このブログでの取り扱い番組のリストは以下です。

番組リスト

5/9 BSプレミアム ヒューマニエンス「"友情"集団で生きるための発明」

社会を築くために人が発明した「友情」

 人が協力するために築いた関係が友情というもの。これは人類が円滑に集団生活をするために「発明」したものだという。

 血縁関係以外の相手にも場合によっては命を懸けて尽くすというのが友情だが、これは人間以外の動物にはかなり珍しいという。例えばゴリラなどでは血縁を中心とした群れをなし、その集団を離れるとその関係性は切れるという。また他の集団との交流はない。しかし人は目的に応じて様々な集団をなし、しかもメンバーがその集団内を自由に移動して社会をなす。そのような複雑な社会を作るために人が発明したものが友情だという。

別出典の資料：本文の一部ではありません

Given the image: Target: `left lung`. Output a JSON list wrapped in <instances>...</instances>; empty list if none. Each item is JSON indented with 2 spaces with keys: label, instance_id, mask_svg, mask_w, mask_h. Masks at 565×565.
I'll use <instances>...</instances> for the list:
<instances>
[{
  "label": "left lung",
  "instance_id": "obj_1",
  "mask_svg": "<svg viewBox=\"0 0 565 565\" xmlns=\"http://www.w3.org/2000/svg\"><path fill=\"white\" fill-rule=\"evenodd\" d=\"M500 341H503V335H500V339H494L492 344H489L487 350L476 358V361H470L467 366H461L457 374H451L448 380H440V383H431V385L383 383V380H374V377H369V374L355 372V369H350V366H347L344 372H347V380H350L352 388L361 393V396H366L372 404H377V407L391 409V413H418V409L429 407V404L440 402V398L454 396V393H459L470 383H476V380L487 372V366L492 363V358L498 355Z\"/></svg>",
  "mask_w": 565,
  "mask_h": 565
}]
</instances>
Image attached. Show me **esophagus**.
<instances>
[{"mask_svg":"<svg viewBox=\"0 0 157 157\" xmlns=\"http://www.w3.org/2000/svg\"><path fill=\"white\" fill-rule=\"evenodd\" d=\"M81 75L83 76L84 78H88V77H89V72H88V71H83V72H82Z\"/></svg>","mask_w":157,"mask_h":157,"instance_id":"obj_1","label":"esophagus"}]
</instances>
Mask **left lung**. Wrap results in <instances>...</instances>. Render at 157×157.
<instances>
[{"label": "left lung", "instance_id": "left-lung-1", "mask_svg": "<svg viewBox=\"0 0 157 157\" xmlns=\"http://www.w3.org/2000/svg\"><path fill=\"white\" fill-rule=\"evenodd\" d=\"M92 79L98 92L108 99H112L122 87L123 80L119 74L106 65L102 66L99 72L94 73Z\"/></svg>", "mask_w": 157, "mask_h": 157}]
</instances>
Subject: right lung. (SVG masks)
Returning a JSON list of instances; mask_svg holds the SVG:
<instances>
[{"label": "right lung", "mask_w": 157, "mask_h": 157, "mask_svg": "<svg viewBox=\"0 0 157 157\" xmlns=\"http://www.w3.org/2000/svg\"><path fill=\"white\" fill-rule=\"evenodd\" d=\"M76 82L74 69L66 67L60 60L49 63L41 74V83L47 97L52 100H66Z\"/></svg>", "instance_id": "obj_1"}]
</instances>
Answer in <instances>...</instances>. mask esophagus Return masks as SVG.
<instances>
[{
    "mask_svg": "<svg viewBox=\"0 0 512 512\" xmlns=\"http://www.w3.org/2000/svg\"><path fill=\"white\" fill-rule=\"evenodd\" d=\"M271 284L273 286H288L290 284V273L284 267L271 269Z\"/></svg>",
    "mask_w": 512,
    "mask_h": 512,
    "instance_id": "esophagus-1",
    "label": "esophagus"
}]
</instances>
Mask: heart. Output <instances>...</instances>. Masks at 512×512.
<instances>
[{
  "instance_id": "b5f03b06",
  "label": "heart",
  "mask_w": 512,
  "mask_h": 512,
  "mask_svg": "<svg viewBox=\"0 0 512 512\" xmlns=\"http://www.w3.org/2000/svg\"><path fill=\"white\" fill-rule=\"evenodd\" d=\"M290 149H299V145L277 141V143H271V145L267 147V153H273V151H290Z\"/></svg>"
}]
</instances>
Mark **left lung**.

 しかしその友情を育むためには訓練が必要だという。それは相手の心を推し量る共感力。4~5才の子供に他者の気持ちが理解出来るかというテストを行った。それは愛ちゃんが人形を赤い箱に入れて部屋を出る。その後に入ってきたさっちゃんが、その人形を取り出して青い箱に移す。その後で部屋に戻ってきた愛ちゃんはどっちの箱を探すかというストーリーである。当然愛ちゃんは人形が移されていいることを知らないから赤い箱を探すはずなんだが、そこで人形が移されている青い箱を示す子供が多いという。6人にテストしたところ赤い箱と答えたのは2人で、この年齢ではまだ相手の立場に立って考えるということが難しいのだという。相手の気持ちが分かるようになるには長い訓練が必要で、兄弟などがいる場合は生活の中で訓練できるが、いないときには人形と対話するとか、頭の中に友達を作り上げて会話するなどがあるという。このような空想の友達は一種のシミュレーションだという。このような空想の友達を持つのは4才がピークで、その後はリアルの友達が出来ていくことで減少するが、9才でもまだ持っている子供もいるという。なお空想の友達とは「名前をつける」「人格を作り上げる」「対話をする」という特徴がある。

 

 

親友を生むための同調

 親友という存在があるが、親友とは人生のある時期を共にすごし、信頼関係を得た友人だという。親友を作るために必要なのは「新しい経験を共にすること」だという。その信頼関係がどのようにして出来るかを実験しているが、面識のない2人に人差し指を相手の人差し指に向けて止めてもらうということをすると、2人の指の動きはバラバラだという。しかしこの後にタッピングを1分間合わせるように意識して行ってもらうと、次には指の動きが同期するようになったという。タッピング程度の作業でも同調効果があり、さらには互いの信頼を高める効果もあったのだという。だから一緒にスポーツなどをすると友情が高まるということになるという。

こういうのも同調にはなるらしい

 友情と裏表の関係にあるのが孤独だが、例えば子育ての最中に群れから離されたら何が起こるか、それがマウスの研究から見出された。その研究によると視床下部にあるアミリン細胞がアミリンを作り出し、子育て行動を促すのであるが、そのアミリンは孤独を感知するのにも働くことが分かったという。それによると隔離されたマウスはアミリンが6日間で減少していき、アミリンがなくなると孤独を受け入れる様子を示したという。では人間の場合はどうかだが、孤独を感じるのは前帯状皮質の背側部であることが分かったという。またこの場所は身体の痛みを感じる部位でもあり、孤独は痛みとして感じられるのだという。そして痛みを感じることによって集団で生きるように促し、それによって生存を有利にするようになっているのだという。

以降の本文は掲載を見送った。